Graduate student Amar Stukes gives the Explorers another excellent passer in the backcourt. He averaged 4.3 assists last season and led the A-10 with a 2.4 assist-turnover ratio.
Giannini feels 6-10 senior Tony Washington feels more comfortable on the floor and is the best he's ever been physically. Washington averaged 4.0 rebounds in less than 16 minutes of playing time and will contribute to what the coach calls "a solid rebounding team."
Senior guard Johnnie Shuler provides experience. Sophomores Saul Phiri and Isiah Deas picked up some valuable playing time last year and Giannini thinks they're ready to contribute.
One newcomer who has caught Giannini's eye is 6-10 freshman Miles Brookins. He called Brookins "a tremendous surprise [who] we thought would help us some and get his feet wet, but he's much better than that.
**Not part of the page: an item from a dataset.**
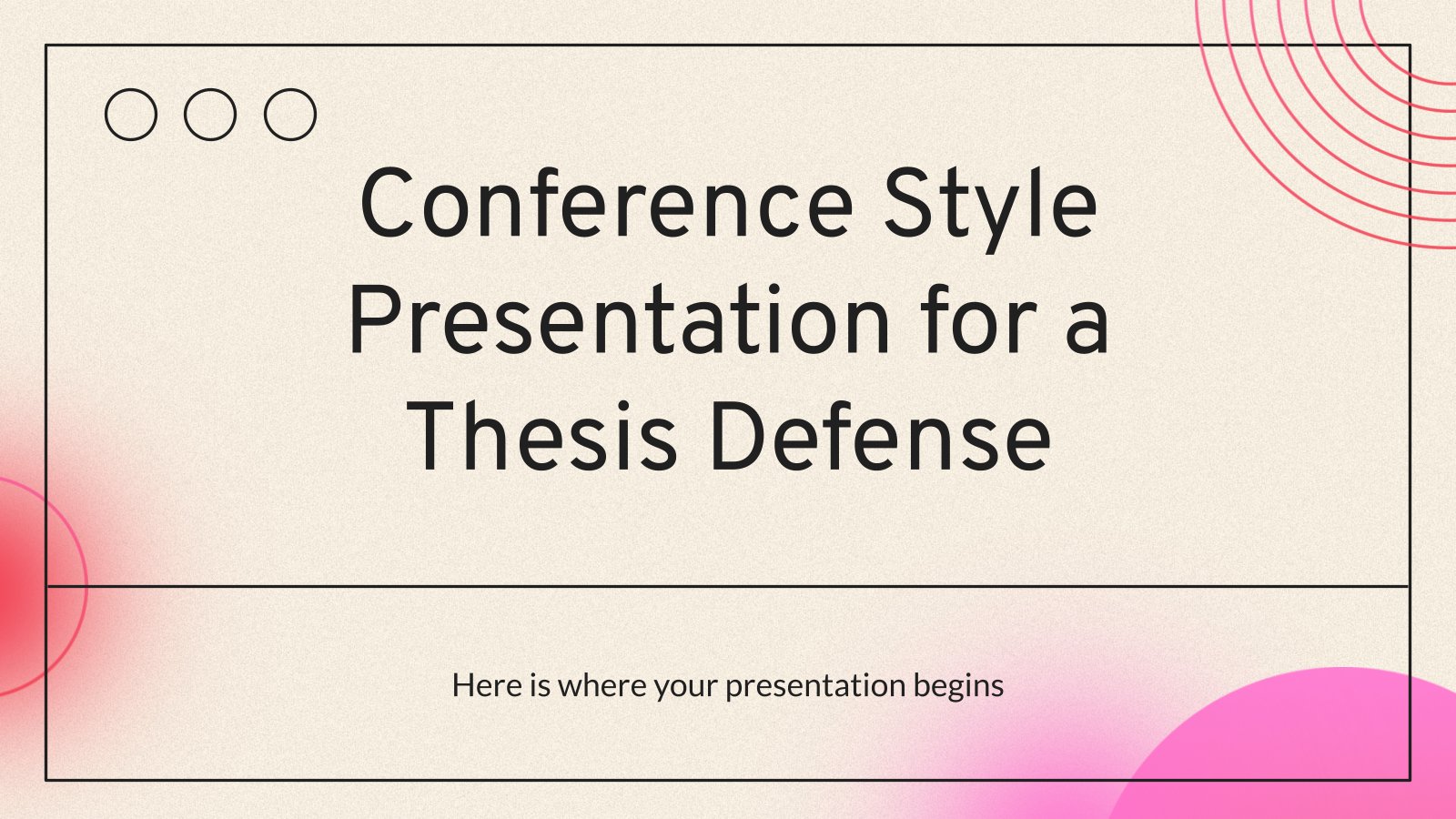 Conference Style Presentation for a Thesis Defense

Here is where your presentation begins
He'll be a big part of our rotation."
The Explorers are a mix of veterans and young players who didn't see much action last season.
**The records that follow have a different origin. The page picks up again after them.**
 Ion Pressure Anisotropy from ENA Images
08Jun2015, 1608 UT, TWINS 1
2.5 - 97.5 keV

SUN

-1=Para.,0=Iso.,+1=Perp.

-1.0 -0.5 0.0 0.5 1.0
"The great thing about that combination is that everyone is extremely excited and motivated," Giannini said. "The older guys are excited because it's their last chance and they really want to make the most of it and have a positive legacy. The new guys are excited because they've never gotten to play before and this is a new challenge for them."
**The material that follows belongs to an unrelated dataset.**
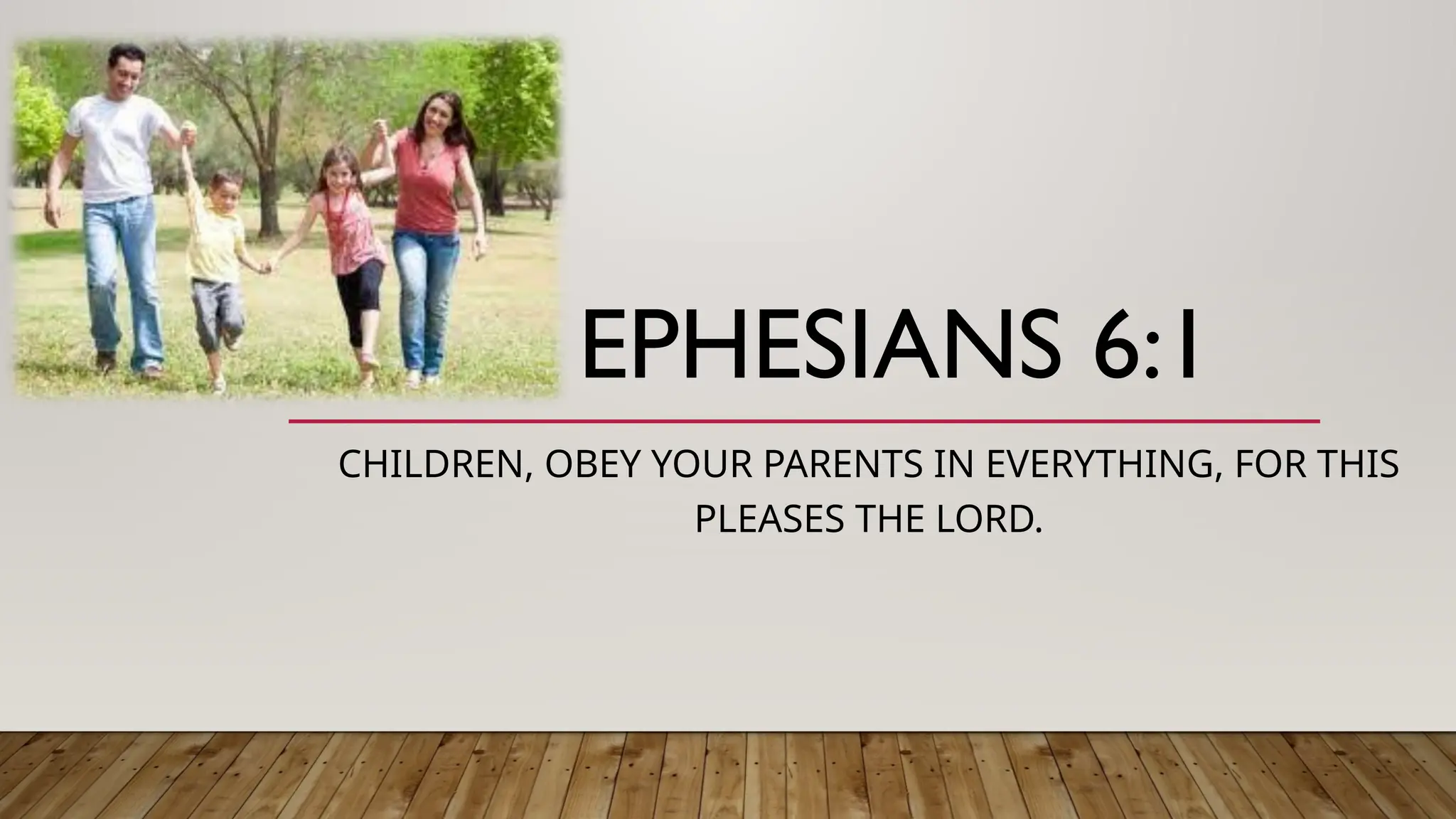 EPHESIANS 6:1

CHILDREN, OBEY YOUR PARENTS IN EVERYTHING, FOR THIS PLEASES THE LORD.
La Salle starts out with a difficult non-conference schedule that includes the Big Five teams and 2017 NCAA participants Miami, Northwestern and Bucknell. There is optimism, but Giannini knows one of the keys to success is a strong defense.
"I think we've pushed our guys hard enough through June, July, August, September and October that we have a good defensive foundation," Giannini said, "so that hopefully we don't have to beat them up every day in practice to play good defense in games."